孤独な毎日(大爆笑エッセイ)

晩飯どきを少し過ぎた午後8時半頃。
常連たちでにぎわう定食屋。
私が入店すると、そこでわいわいとしゃべっている人たちがピタリと黙り込む。
中にはかなり酒も入っている者もいるのだが、私から目をそらし、ぎこちない感じ。椅子に座り直すふりをして私に背を向ける。
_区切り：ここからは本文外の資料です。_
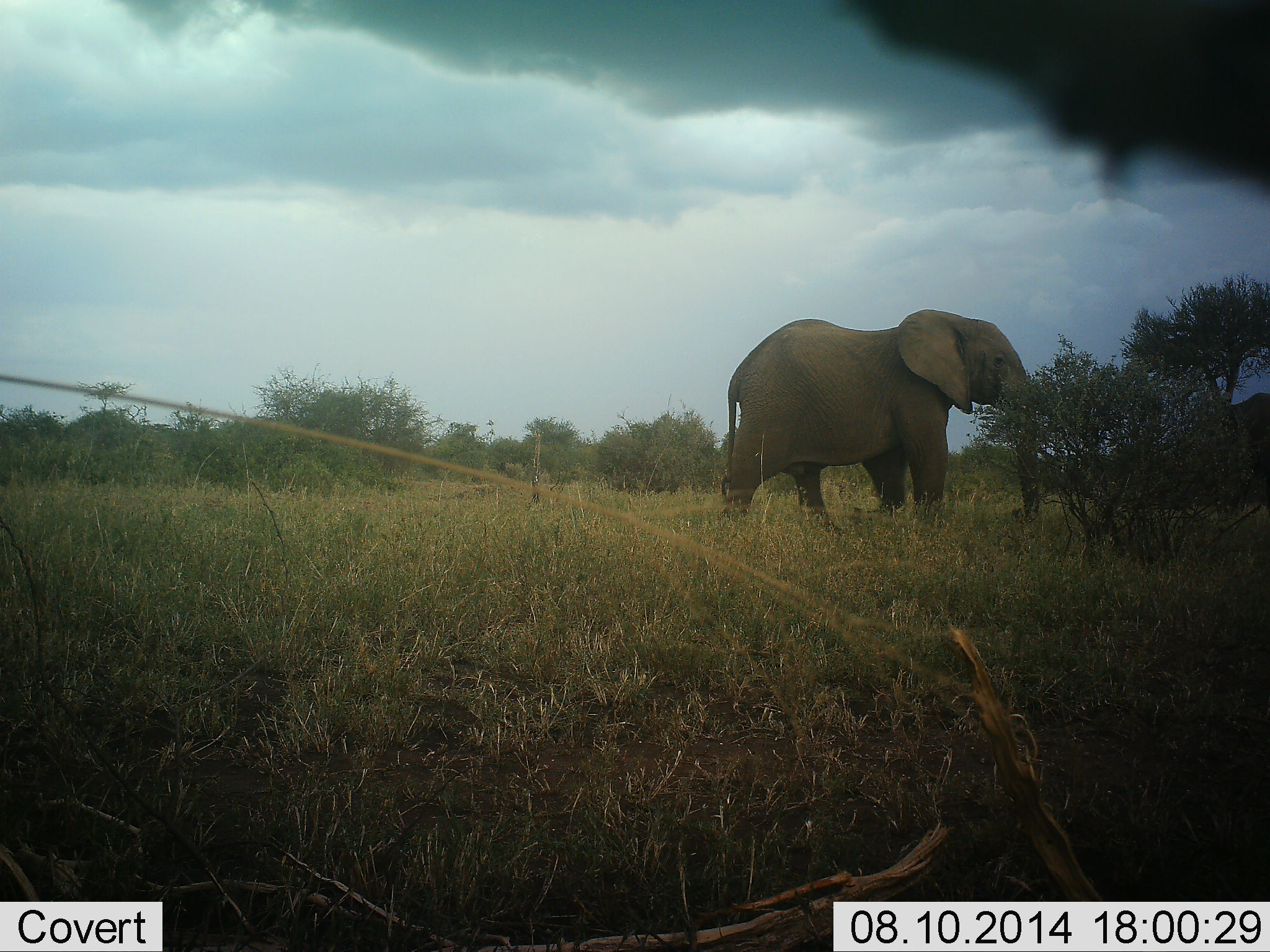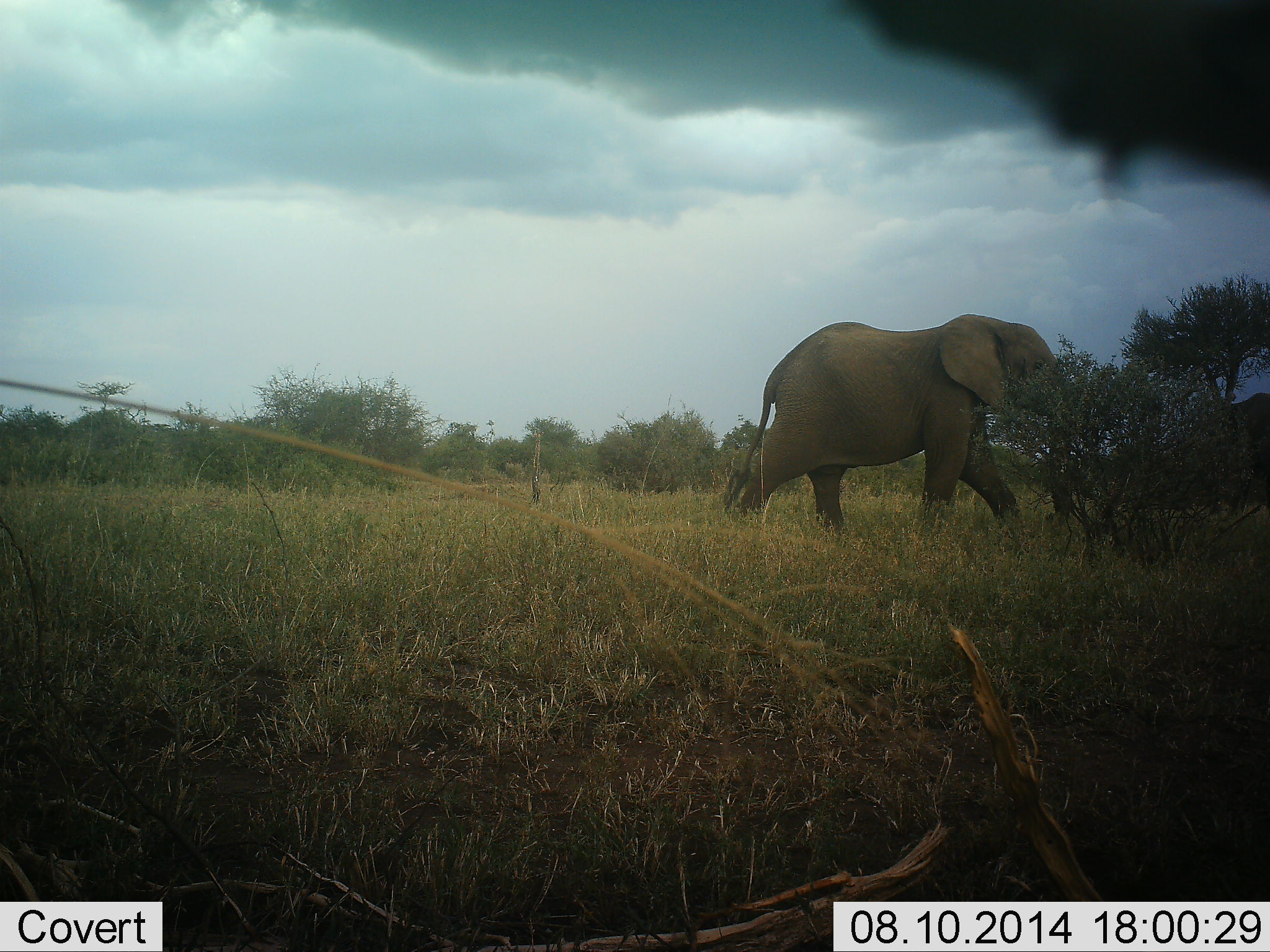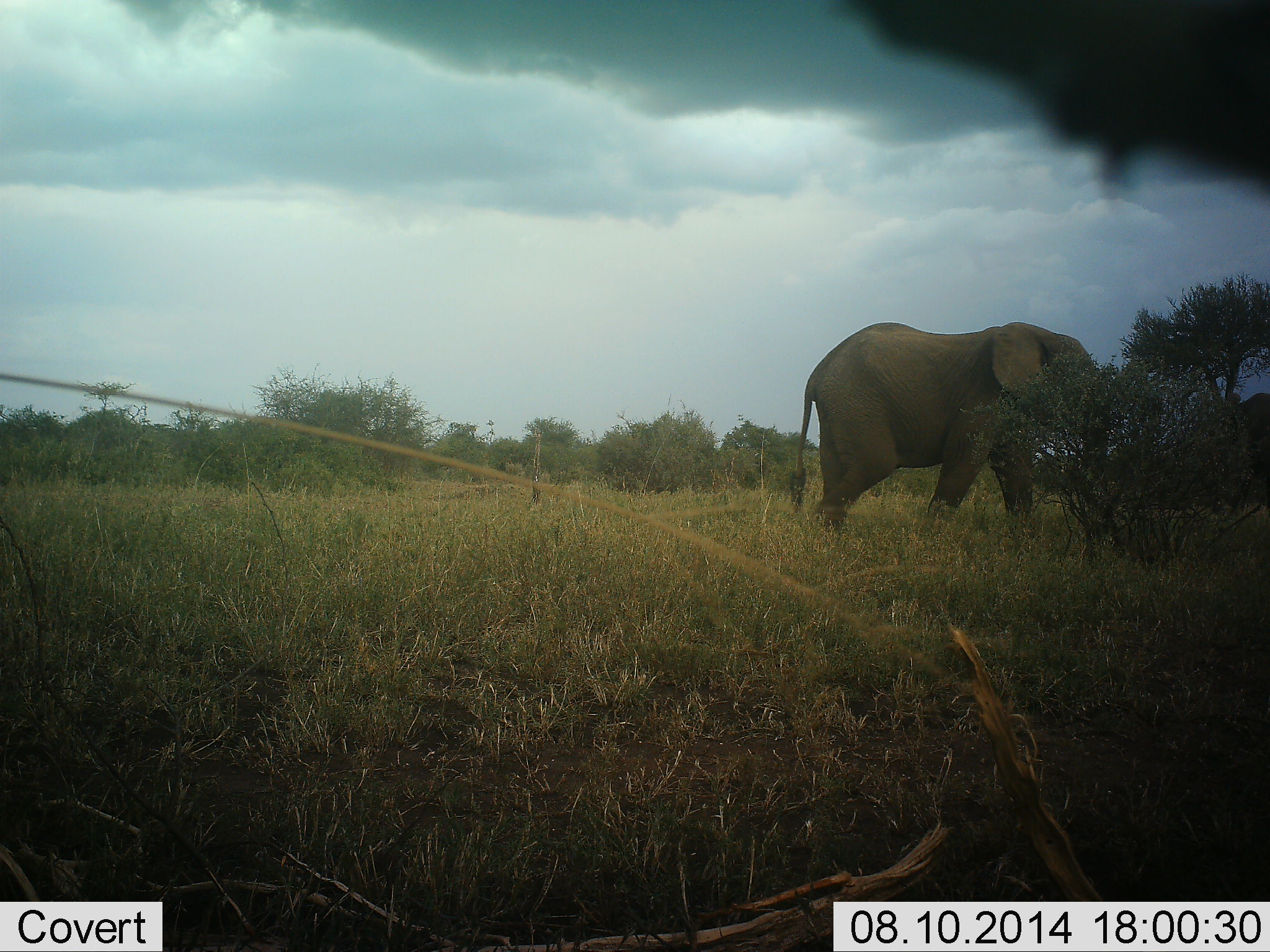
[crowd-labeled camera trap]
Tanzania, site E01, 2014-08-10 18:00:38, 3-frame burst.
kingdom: Animalia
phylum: Chordata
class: Mammalia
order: Proboscidea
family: Elephantidae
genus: Loxodonta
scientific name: Loxodonta africana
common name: african bush elephant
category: elephant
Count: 1.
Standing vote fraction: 0%.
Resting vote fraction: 0%.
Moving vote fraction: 100%.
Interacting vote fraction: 0%.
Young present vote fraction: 0%.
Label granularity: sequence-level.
店主のおばちゃんは、咳ばらいをしながら今までついていなかったテレビを、リモコンでつける。私が来たことで店内が静かになったことをごまかすためだ。

「はい、いつもの?」

わざと明るい調子で、看板娘のみどりちゃんが私に注文を聞いてくる。が、顔はひきつっている。心なしか、額に汗をかいているようだ。

そこで私は、とつぜん踊り出す。

メチャクチャで、激しい踊りだ。

そして大声で叫ぶ。

「おまえの!」
「顔は!!」
「フランスパン!!!!!!!」

しばらくすると、巡査がやってくる。
「またか」という顔だ。

私は巡査にそっと肩を叩かれる。

そう、「もっとやれ!」の合図だ。

そして私は激しく踊り、叫ぶ。

「おまえの!」
「顔は!!」
「フランスパン!!!!!!!」

だれにも止められない。
夜はまだ長い。

これを午前二時くらいまで、やる。